5 IG19-35 del R   Reverse

    IG19-10 del F   Forward 8088 58 IG19-35 del R   Reverse     PRIMER EXTENSION ANALYSIS Gene 14 RRG 14-5′rev 5′ gccttctctgctgtcgttgattcc   NA 52 Gene 19 RRG 20-PEXT 5′ cgttaataccactacctgctgggtcg   NA 58 RRG 44 5′ cgcttccgtcccaattttgcttc   NA 58 IN VITRO TRANSCRIPTION ASSAY Gene 14 upstream full-length+lac Z segment RRG 217 5′ attgctcaaccataaaataatggga Forward 882 50 RRG 226 5′ cgccattcgccattag Reverse     RRG 218 5′ gttaataaaccttttataaaag Forward 882 50 RRG 226   Reverse     Gene 19 upstream full-length+lac Z segment RRG 217 5′ attgctcaaccataaaataatggga Forward 601 50 RRG 226   Reverse     RRG 445 5′ atataacctaatagtgacaaataaattaac Forward 601 50 check details RRG 226   Reverse     IN VITRO TRANSCRIPTION COUPLED TRANSLATION ASSAY RRG 185 5′ gactctagacttttaattttattattgccacatg LY3039478 Forward 848 58 RRG 247 5′ tccggctcgtatgttgtgtg

Reverse     * Text in capital letters refers to sequences inserted for creating restriction enzyme sites. ** Primer sequences were presented only once when a primer was described for the first time. Primer extension analysis Primer extension analysis was performed by using a Primer Extension System AMV Reverse Transcriptase kit (Promega, Madison, WI). Briefly, oligonucleotides complementary to the Selleckchem Blasticidin S transcripts of p28-Omp genes 14 and 19 were end labeled with [γ-32p] ATP using T4 polynucleotide kinase (Promega, Madison, WI) at 37°C for 10 min. The kinase reaction was stopped by heat inactivation at 90°C for 2 min. The end labeled primers (one ρ mole each)
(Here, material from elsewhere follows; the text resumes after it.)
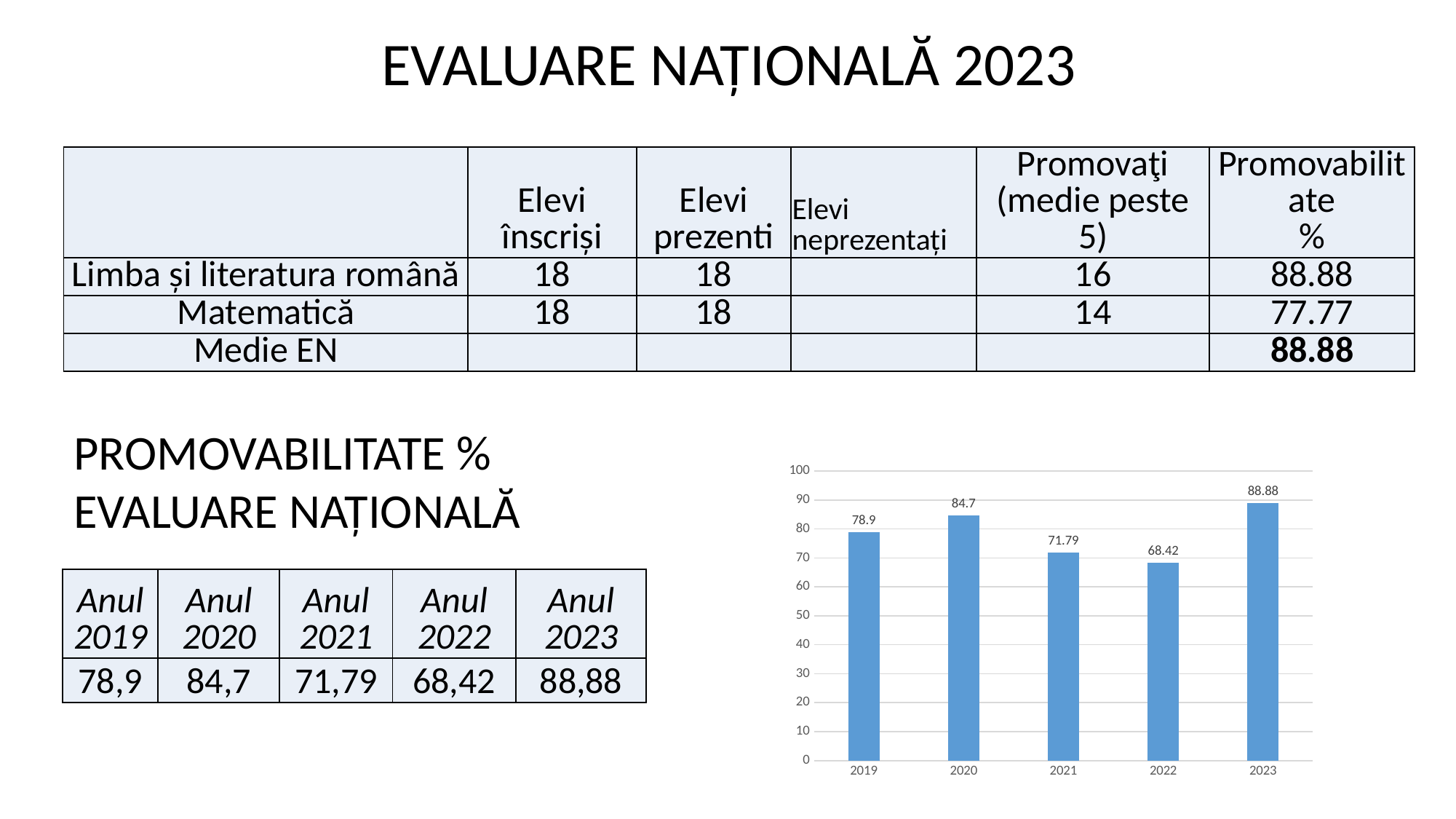
How many bars are shown in the chart? 5 Is the value for 2021 in the bar chart greater or less than 80? less What is the value shown for 2019 in the bar chart? 78.9 Which is larger in the bar chart, the value for 2020 or the value for 2021? 2020 Does the value in the bar chart rise or fall from 2020 to 2022? fall What is the value shown for 2022 in the bar chart? 68.42 What is the value shown for 2021 in the bar chart? 71.79 Which year has the highest bar in the chart? 2023 What is the difference between the values for 2020 and 2019 in the bar chart? 5.8 What is the difference between the values for 2023 and 2022 in the bar chart? 20.46 What kind of chart is shown on the slide? bar chart Which year has the lowest bar in the chart? 2022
were annealed to E. chaffeensis RNA (~10 μg) by incubating at 58°C for 20 min in 11 μl reactions containing AMV primer extension buffer. E. chaffeensis RNA used for this experiment Glutamate dehydrogenase was isolated from cultures when the infection reached to 80–100%. One micro liter of AMV reverse transcriptase (1 unit) was added, and the reaction was incubated at 42°C for 30 min. The reaction products were concentrated by ethanol precipitation and electrophorosed on a 6% polyacrylamide gel containing 7 M urea, and the gel was transferred to a Whatman paper, dried and exposed to an X-ray film. The primer extended products were detected after developing the film with a Konica film processor (Wayne, NJ). Quantitative RT-PCR analysis Quantitative differences in transcripts for p28-Omp genes 14 and 19 were assessed with a TaqMan-based diplex RT-PCR assay using gene-specific primers and probes as we reported earlier [19]. The analysis was performed on total RNA isolated for E.